Table 1. Platform networking support
Platform Supported networking

Amazon Web Services (AWS)

Hybrid networking with OVN-Kubernetes

Microsoft Azure

Hybrid networking with OVN-Kubernetes

VMware vSphere

Hybrid networking with OVN-Kubernetes with a custom VXLAN port

bare metal

Hybrid networking with OVN-Kubernetes

Table 2. Hybrid OVN-Kubernetes Windows Server support
Hybrid networking with OVN-Kubernetes Supported Windows Server version

Default VXLAN port

Windows Server Long-Term Servicing Channel (LTSC): Windows Server 2019

Custom VXLAN port

Windows Server Long-Term Servicing Channel (LTSC): Windows Server 2022 (OS Build 20348.681 or later)

Running Windows container workloads is not supported for clusters in a restricted network or disconnected environment.

Version 4.x of the WMCO is only compatible with OpenShift Container Platform 4.9.

Known limitations

Note the following limitations when working with Windows nodes managed by the WMCO (Windows nodes):

  • The following OpenShift Container Platform features are not supported on Windows nodes:

    • Red Hat OpenShift Developer CLI (odo)

    • Image builds

    • OpenShift Pipelines

    • OpenShift Service Mesh

    • OpenShift monitoring of user-defined projects

    • OpenShift Serverless

  • The following Red Hat features are not supported on Windows nodes:

  • Windows nodes do not support pulling container images from private registries.
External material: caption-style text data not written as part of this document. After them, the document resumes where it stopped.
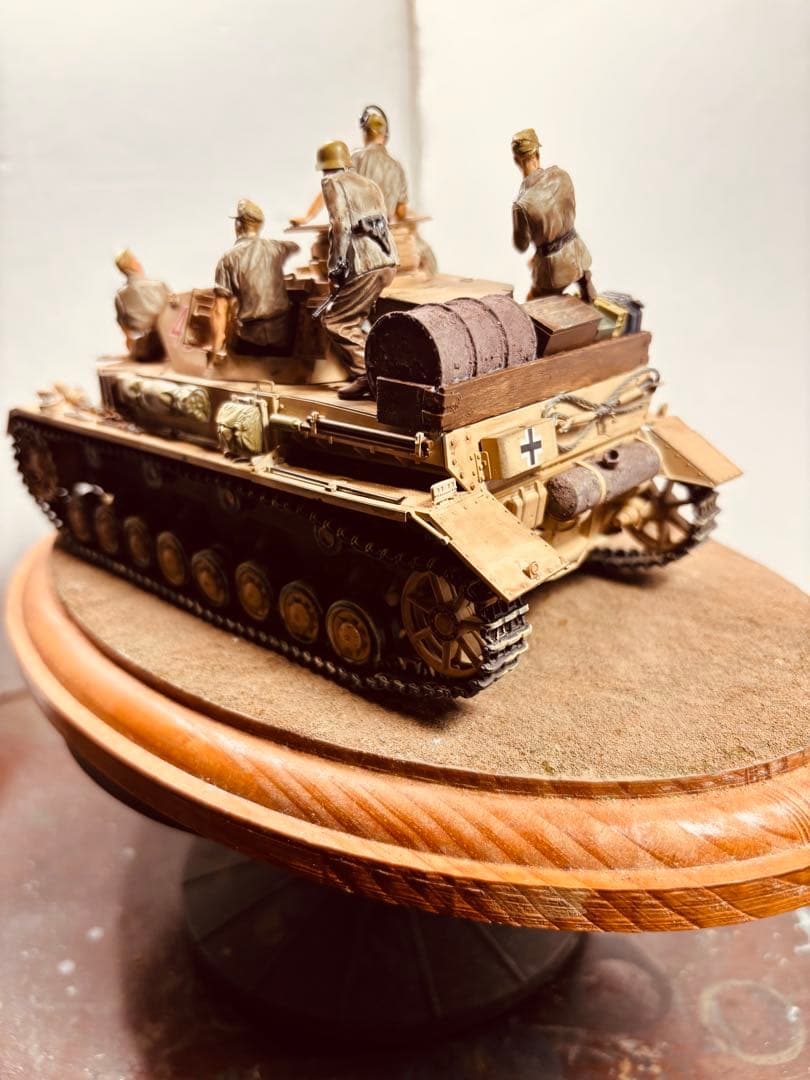 1／35 ドイツアフリカ軍団4号戦車F型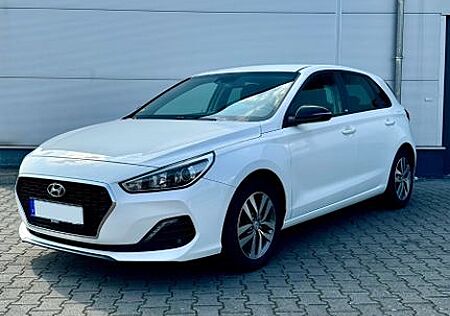 Hyundai i30 T-GDI YES!+140-PS+NAVI+KAMERA+LHZ+SHZ+AHK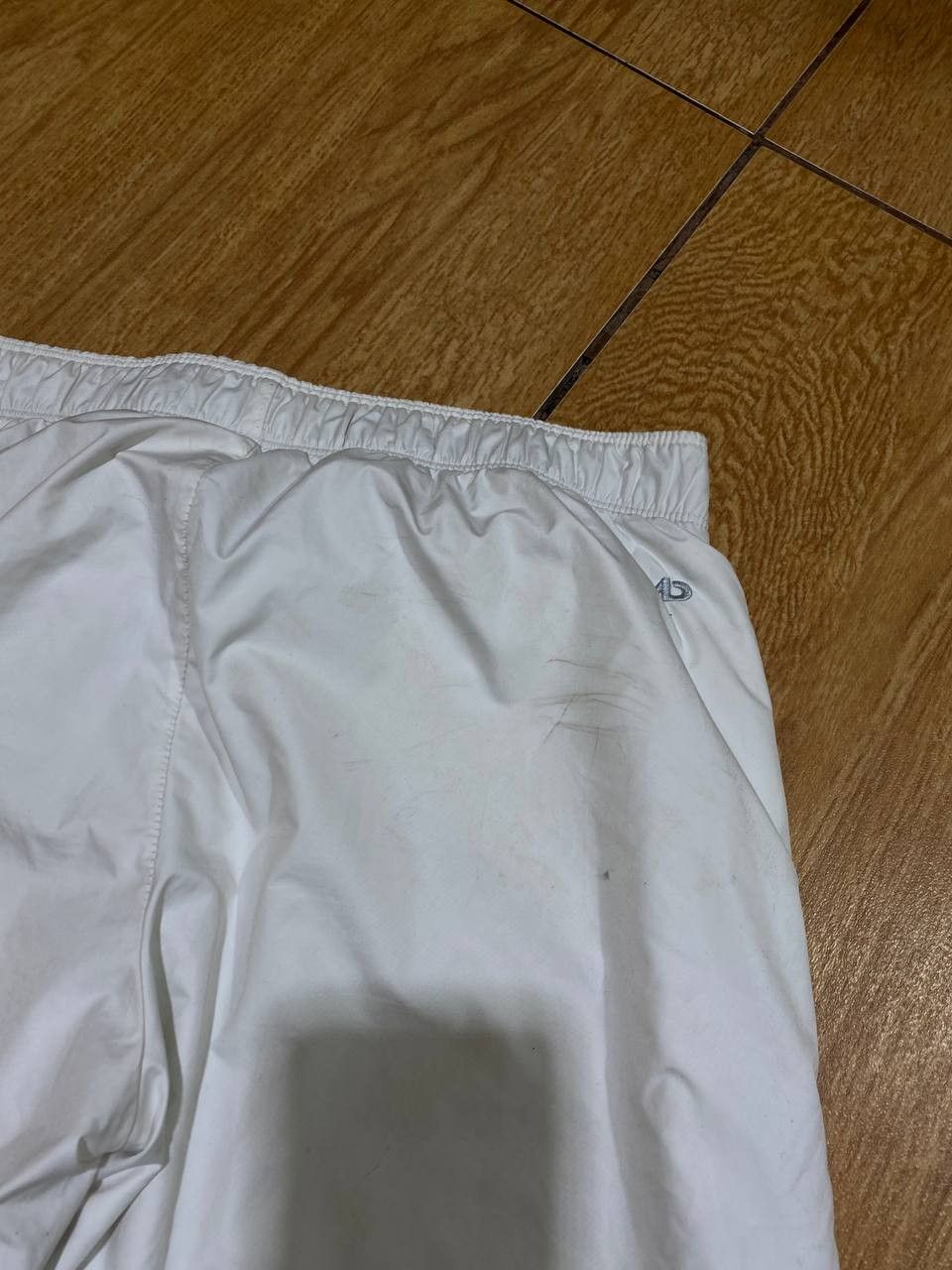 Nike Vintage Nike White Training Sweatpants Size XS Size US 26 / EU 42 - 22 Thumbnail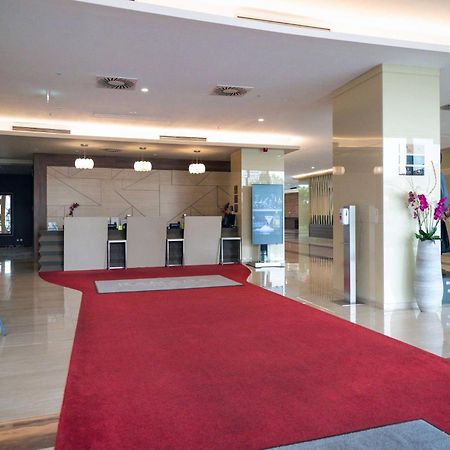 Ramada Plaza Craiova Hotel Buitenkant foto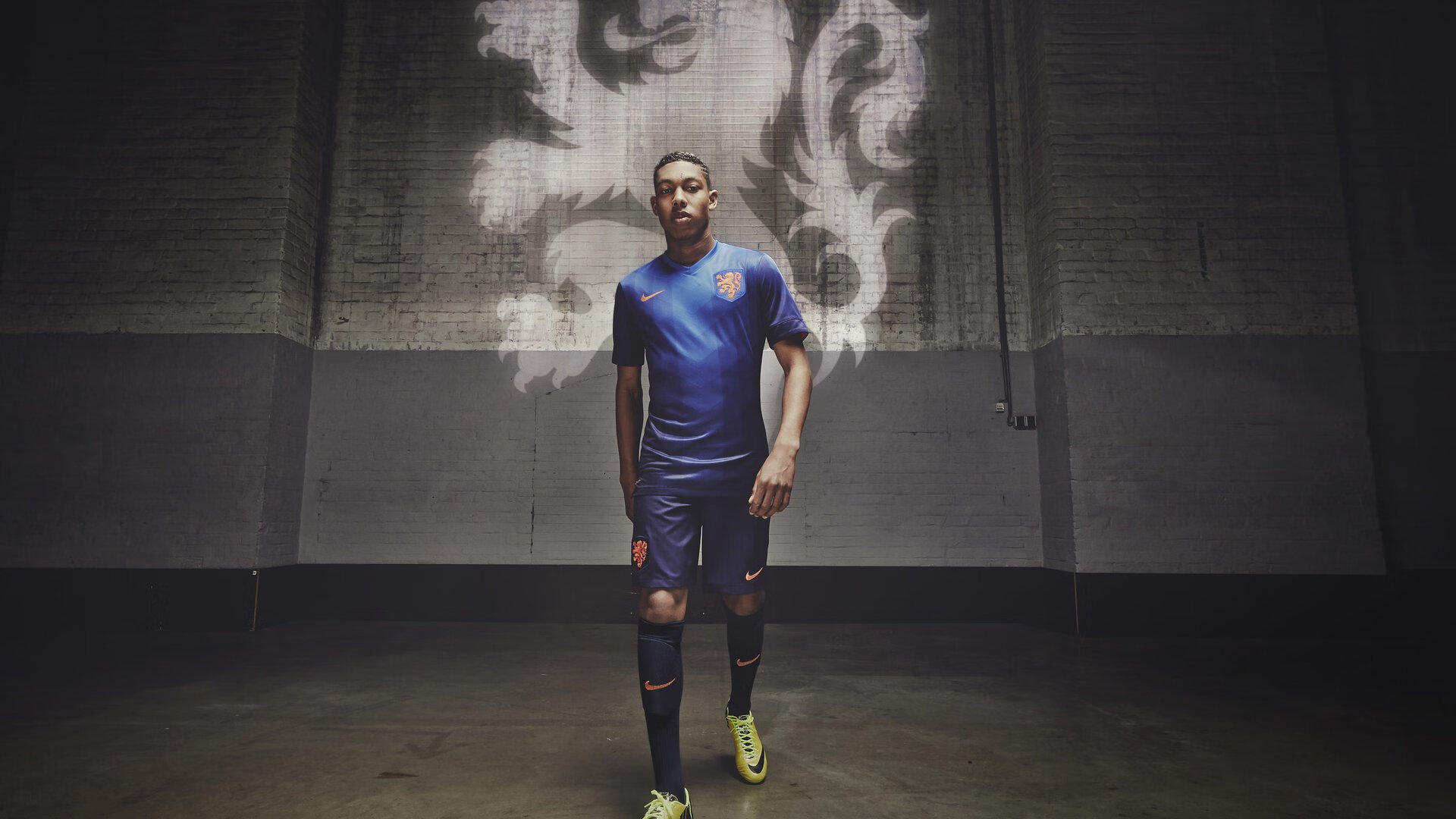 生死战巴黎大师赛前瞻：内马尔伤情更新，莱比锡冲击零封纪录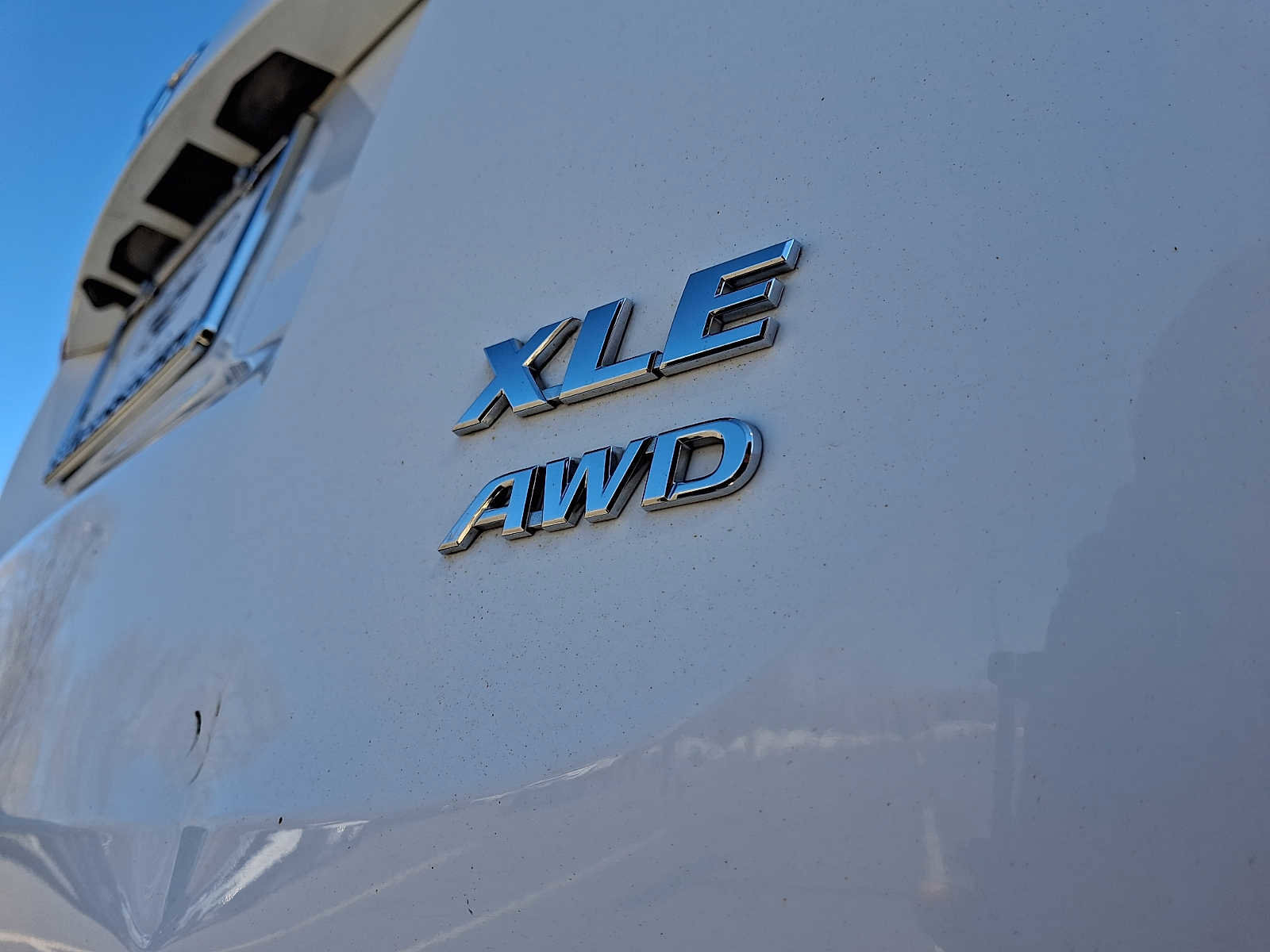 Used 2015 Toyota RAV4 XLE image 34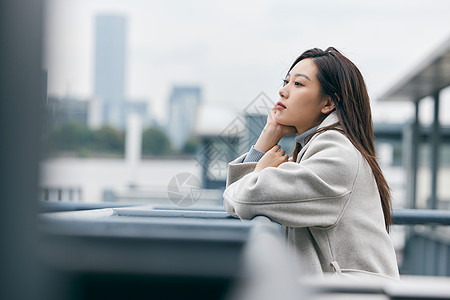 江边码头的情绪美女图片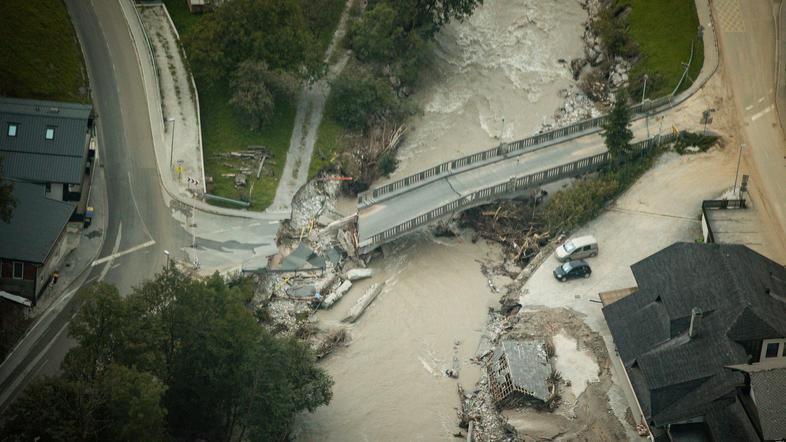 uničen most poplave obisk Ursule von der Leyen v Sloveniji po poplavah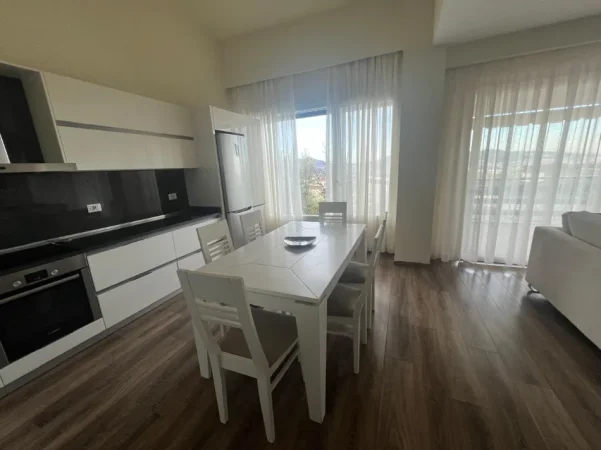 Tirane, jepet me qera apartament 2+1+Aneks+Ballkon Kati 2, 135 m² (Rruga e Vilave)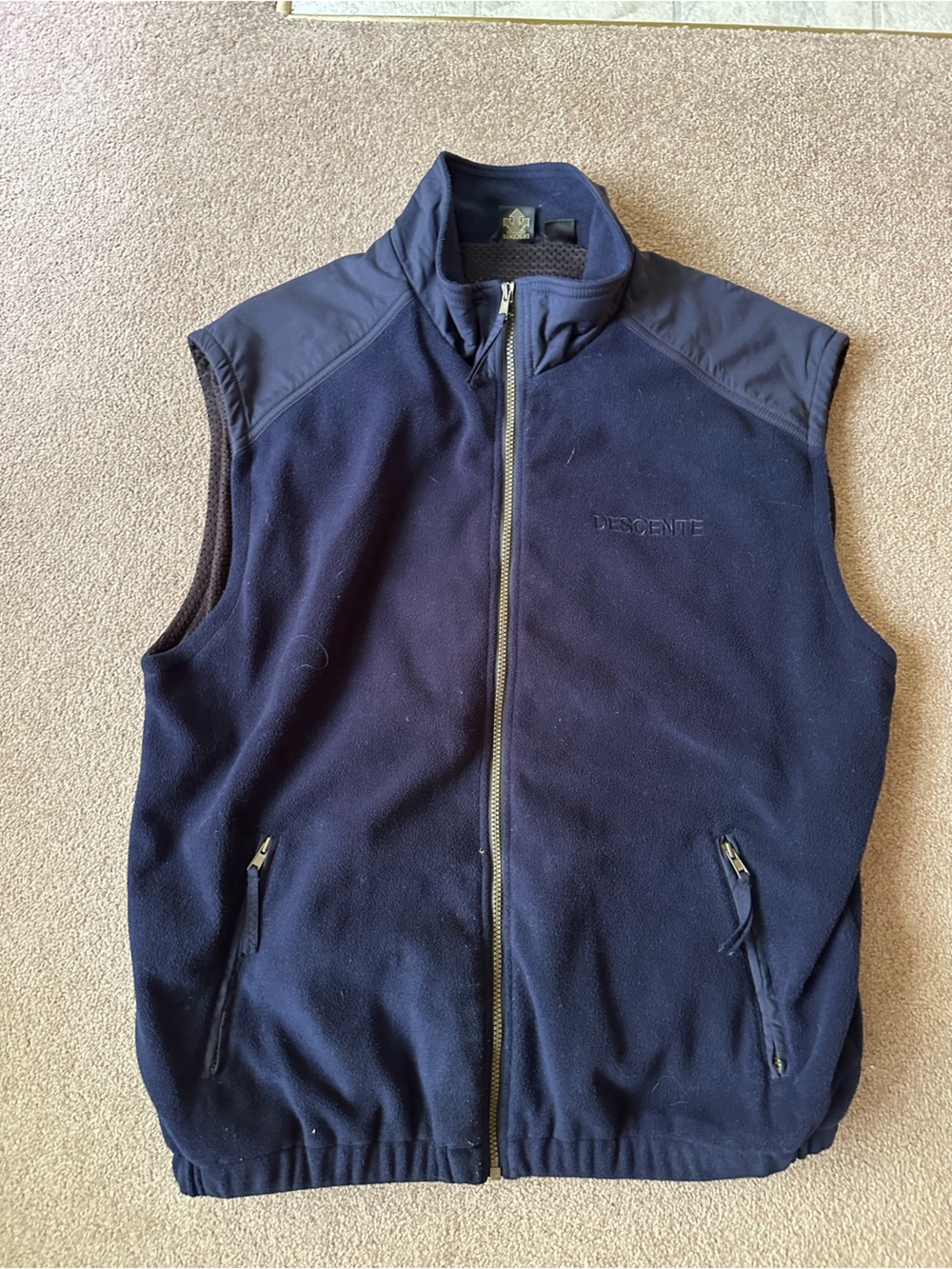 Descente Men's Dark Navy Full-Zip Vest with Zip Pockets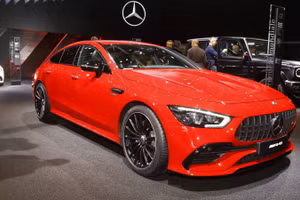 Mercedes-AMG GT 43 ra mắt tại Paris Motor Show 2018, so kè Porsche Panamera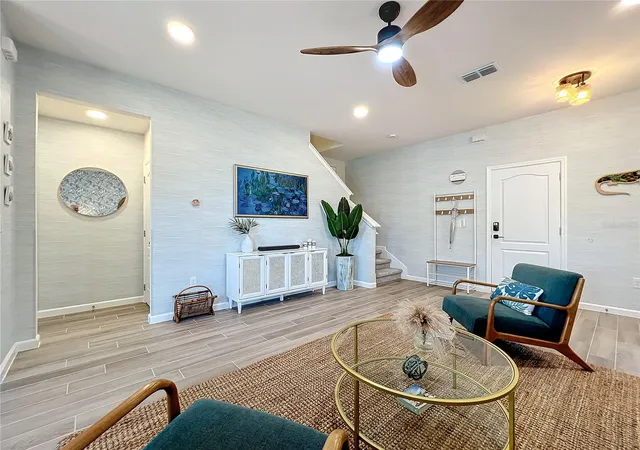 Photo 4 of Townhouse for sale at 3001 Pilot House Pl, Oviedo, FL 32765 | MLS# G5118472 | Listing updated on 2026-10-21
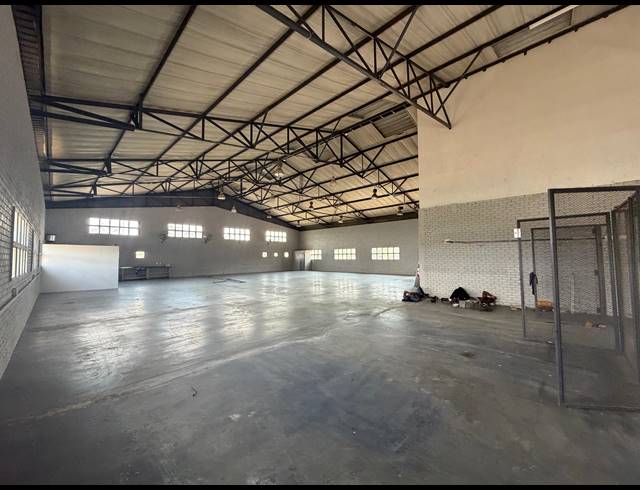 1,200M² WAREHOUSE TO LET IN BARBEQUE DOWNS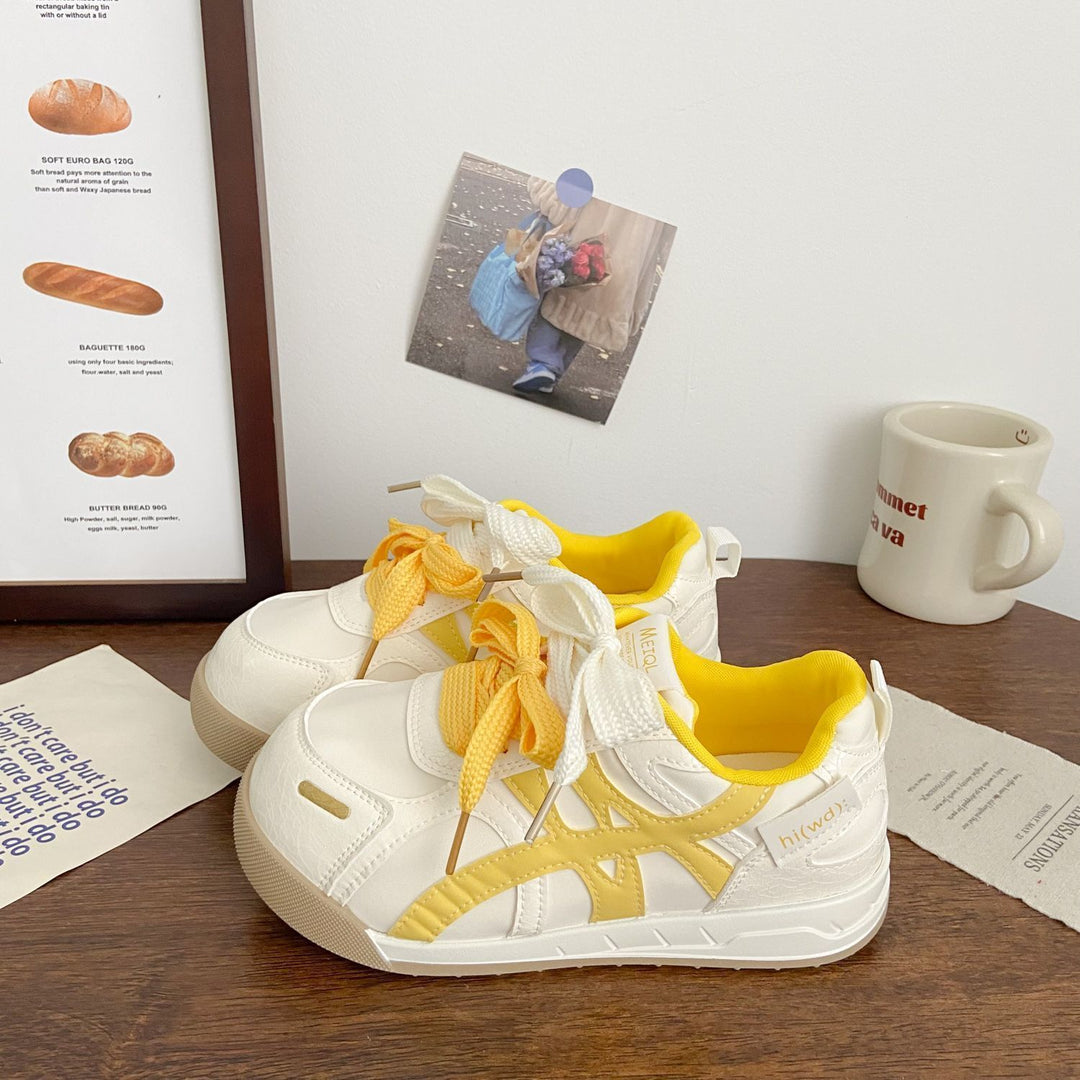 Damen Sportliche Sneakers mit verspielten Schnürdetails und modischem Obermaterial R&B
You can use images from public registries or pre-pull the images.

  • Windows nodes do not support workloads created by using deployment configs. You can use a deployment or other method to deploy workloads.

  • Windows nodes are not supported in clusters that use a cluster-wide proxy. This is because the WMCO is not able to route traffic through the proxy connection for the workloads.

  • Windows nodes are not supported in clusters that are in a disconnected environment.

  • Red Hat OpenShift support for Windows Containers supports only in-tree storage drivers for all cloud providers.

  • Kubernetes has identified the following node feature limitations :

    • Huge pages are not supported for Windows containers.

    • Privileged containers are not supported for Windows containers.

    • Pod termination grace periods require the containerd container runtime to be installed on the Windows node.

  • Kubernetes has identified several API compatibility issues.